The 2020 Tirreno-Adriatico eschews the team time trial on the first day of action in favour of a predominantly flat out and back race in Lido di Camaiore. The 1st stage is only 133 kilometres long.
The 2nd stage, 201 kilometres in length, serves a lumpy first half, while the last 65 kilometres are completely flat were it not for a small kicker inside the final 10 kilometres.
At 217 kilometres, the longest race is played out on the third day of action. The 3rd stage is a lumpy leg with an promising finale. The Poggio Murella is a short and sharp climb that’s crested with 8.5 kilometres out. The home straight runs slightly uphill.
The Tirreno-Adriatico traverses the mountains on the fourth and fifth day of action. All climbs in stage 4 are situated inside the last 60 kilometres before the finale is a downhill into Cascia.
The 5th stage is especially demanding.
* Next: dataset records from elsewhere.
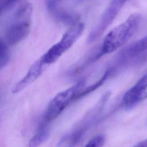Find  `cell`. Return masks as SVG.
Wrapping results in <instances>:
<instances>
[{
  "mask_svg": "<svg viewBox=\"0 0 147 147\" xmlns=\"http://www.w3.org/2000/svg\"><path fill=\"white\" fill-rule=\"evenodd\" d=\"M140 21L141 15L138 13H134L123 22L112 29L105 38L95 59L116 51L126 43L136 32Z\"/></svg>",
  "mask_w": 147,
  "mask_h": 147,
  "instance_id": "1",
  "label": "cell"
},
{
  "mask_svg": "<svg viewBox=\"0 0 147 147\" xmlns=\"http://www.w3.org/2000/svg\"><path fill=\"white\" fill-rule=\"evenodd\" d=\"M146 98H147V83L140 88V89L138 90L137 94L136 95L134 99V101H133L134 106L137 104L138 102L146 99Z\"/></svg>",
  "mask_w": 147,
  "mask_h": 147,
  "instance_id": "15",
  "label": "cell"
},
{
  "mask_svg": "<svg viewBox=\"0 0 147 147\" xmlns=\"http://www.w3.org/2000/svg\"><path fill=\"white\" fill-rule=\"evenodd\" d=\"M32 6L26 3L15 12L11 23L6 29L4 41L9 45H14L23 40L30 28Z\"/></svg>",
  "mask_w": 147,
  "mask_h": 147,
  "instance_id": "2",
  "label": "cell"
},
{
  "mask_svg": "<svg viewBox=\"0 0 147 147\" xmlns=\"http://www.w3.org/2000/svg\"><path fill=\"white\" fill-rule=\"evenodd\" d=\"M84 24L76 22L64 33L60 40L51 47L41 57L45 64L55 62L64 52L69 49L82 34Z\"/></svg>",
  "mask_w": 147,
  "mask_h": 147,
  "instance_id": "3",
  "label": "cell"
},
{
  "mask_svg": "<svg viewBox=\"0 0 147 147\" xmlns=\"http://www.w3.org/2000/svg\"><path fill=\"white\" fill-rule=\"evenodd\" d=\"M147 83V73L144 74L138 82L128 91H127L123 97V103L127 108H130L134 106L133 101L136 95L140 88Z\"/></svg>",
  "mask_w": 147,
  "mask_h": 147,
  "instance_id": "10",
  "label": "cell"
},
{
  "mask_svg": "<svg viewBox=\"0 0 147 147\" xmlns=\"http://www.w3.org/2000/svg\"><path fill=\"white\" fill-rule=\"evenodd\" d=\"M60 0H47V9L56 5H58L57 3Z\"/></svg>",
  "mask_w": 147,
  "mask_h": 147,
  "instance_id": "17",
  "label": "cell"
},
{
  "mask_svg": "<svg viewBox=\"0 0 147 147\" xmlns=\"http://www.w3.org/2000/svg\"><path fill=\"white\" fill-rule=\"evenodd\" d=\"M8 45L2 38L0 40V68L5 67L9 63L10 55Z\"/></svg>",
  "mask_w": 147,
  "mask_h": 147,
  "instance_id": "13",
  "label": "cell"
},
{
  "mask_svg": "<svg viewBox=\"0 0 147 147\" xmlns=\"http://www.w3.org/2000/svg\"><path fill=\"white\" fill-rule=\"evenodd\" d=\"M105 136L103 134L97 135L92 138L86 145V146H102L105 142Z\"/></svg>",
  "mask_w": 147,
  "mask_h": 147,
  "instance_id": "14",
  "label": "cell"
},
{
  "mask_svg": "<svg viewBox=\"0 0 147 147\" xmlns=\"http://www.w3.org/2000/svg\"><path fill=\"white\" fill-rule=\"evenodd\" d=\"M48 10L56 20L63 24L72 25L78 22L79 16L77 14L59 8L58 5L48 9Z\"/></svg>",
  "mask_w": 147,
  "mask_h": 147,
  "instance_id": "9",
  "label": "cell"
},
{
  "mask_svg": "<svg viewBox=\"0 0 147 147\" xmlns=\"http://www.w3.org/2000/svg\"><path fill=\"white\" fill-rule=\"evenodd\" d=\"M146 49L147 36L134 42L122 50L117 57L116 62L118 64H125Z\"/></svg>",
  "mask_w": 147,
  "mask_h": 147,
  "instance_id": "7",
  "label": "cell"
},
{
  "mask_svg": "<svg viewBox=\"0 0 147 147\" xmlns=\"http://www.w3.org/2000/svg\"><path fill=\"white\" fill-rule=\"evenodd\" d=\"M47 123L48 122L44 121V122L41 124L37 133L29 141L28 145L29 146H38L48 138L50 134V130L47 125Z\"/></svg>",
  "mask_w": 147,
  "mask_h": 147,
  "instance_id": "11",
  "label": "cell"
},
{
  "mask_svg": "<svg viewBox=\"0 0 147 147\" xmlns=\"http://www.w3.org/2000/svg\"><path fill=\"white\" fill-rule=\"evenodd\" d=\"M127 0H112L100 18L90 32L87 41L91 43L95 41L104 33L109 25L113 22L122 6Z\"/></svg>",
  "mask_w": 147,
  "mask_h": 147,
  "instance_id": "6",
  "label": "cell"
},
{
  "mask_svg": "<svg viewBox=\"0 0 147 147\" xmlns=\"http://www.w3.org/2000/svg\"><path fill=\"white\" fill-rule=\"evenodd\" d=\"M110 92L105 93L97 105L91 111L89 112L85 118L83 119L82 122L76 128H75L72 132L66 135L65 137L61 140L59 144L68 143L69 145H74L79 143L87 130L96 120L99 114L102 111L103 107L110 96Z\"/></svg>",
  "mask_w": 147,
  "mask_h": 147,
  "instance_id": "5",
  "label": "cell"
},
{
  "mask_svg": "<svg viewBox=\"0 0 147 147\" xmlns=\"http://www.w3.org/2000/svg\"><path fill=\"white\" fill-rule=\"evenodd\" d=\"M17 0H0V11L2 13L11 7Z\"/></svg>",
  "mask_w": 147,
  "mask_h": 147,
  "instance_id": "16",
  "label": "cell"
},
{
  "mask_svg": "<svg viewBox=\"0 0 147 147\" xmlns=\"http://www.w3.org/2000/svg\"><path fill=\"white\" fill-rule=\"evenodd\" d=\"M85 80H80L72 87L59 92L50 101L46 110L44 121L49 122L56 119L83 89Z\"/></svg>",
  "mask_w": 147,
  "mask_h": 147,
  "instance_id": "4",
  "label": "cell"
},
{
  "mask_svg": "<svg viewBox=\"0 0 147 147\" xmlns=\"http://www.w3.org/2000/svg\"><path fill=\"white\" fill-rule=\"evenodd\" d=\"M113 72V70L111 68L107 69L105 71V72L104 73L103 76L96 82H95L94 84L90 85L88 87H87V88H86L84 89H83L80 92V93L78 94V95L77 96V99H79V98H82V97H83V96H84L85 95H86L87 94H88L90 92L94 91L95 90L98 88L99 87L102 86L104 83V82L107 80V79L109 78L110 75Z\"/></svg>",
  "mask_w": 147,
  "mask_h": 147,
  "instance_id": "12",
  "label": "cell"
},
{
  "mask_svg": "<svg viewBox=\"0 0 147 147\" xmlns=\"http://www.w3.org/2000/svg\"><path fill=\"white\" fill-rule=\"evenodd\" d=\"M45 63L41 57L36 61L30 67L26 74L13 87L12 92L18 93L36 80L42 74Z\"/></svg>",
  "mask_w": 147,
  "mask_h": 147,
  "instance_id": "8",
  "label": "cell"
},
{
  "mask_svg": "<svg viewBox=\"0 0 147 147\" xmlns=\"http://www.w3.org/2000/svg\"><path fill=\"white\" fill-rule=\"evenodd\" d=\"M136 146H146L147 147V138L141 142H138L137 145H136Z\"/></svg>",
  "mask_w": 147,
  "mask_h": 147,
  "instance_id": "18",
  "label": "cell"
}]
</instances>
Following an onslaught of shorter climbs the final haul up adds up to 13.1 kilometres at 7.3%. Two years ago Mikel Landa jumped to victory on the snow-banked finish in Sassotetto.
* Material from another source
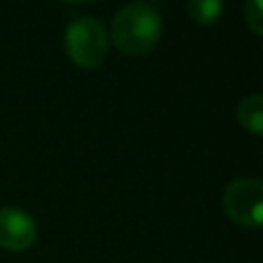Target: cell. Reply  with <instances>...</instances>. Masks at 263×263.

Stage 6 is likely to see a sprint finish at the end of a race with undulating hills in the first half leading onto a flat second half. The race concludes with four laps of 16 kilometres with the last turn 1 kilometre from the line.
The 7th stage on the Tirreno-Adriatico has been called the ‘Tappa dei Muri’ because of the steep ascents. The route includes the Recanati ascent – with sections up to 19% – three times, while the climb to the line is featured five times.
The Tirreno ends with the traditional fast and flat ITT along the Adriatic seafront.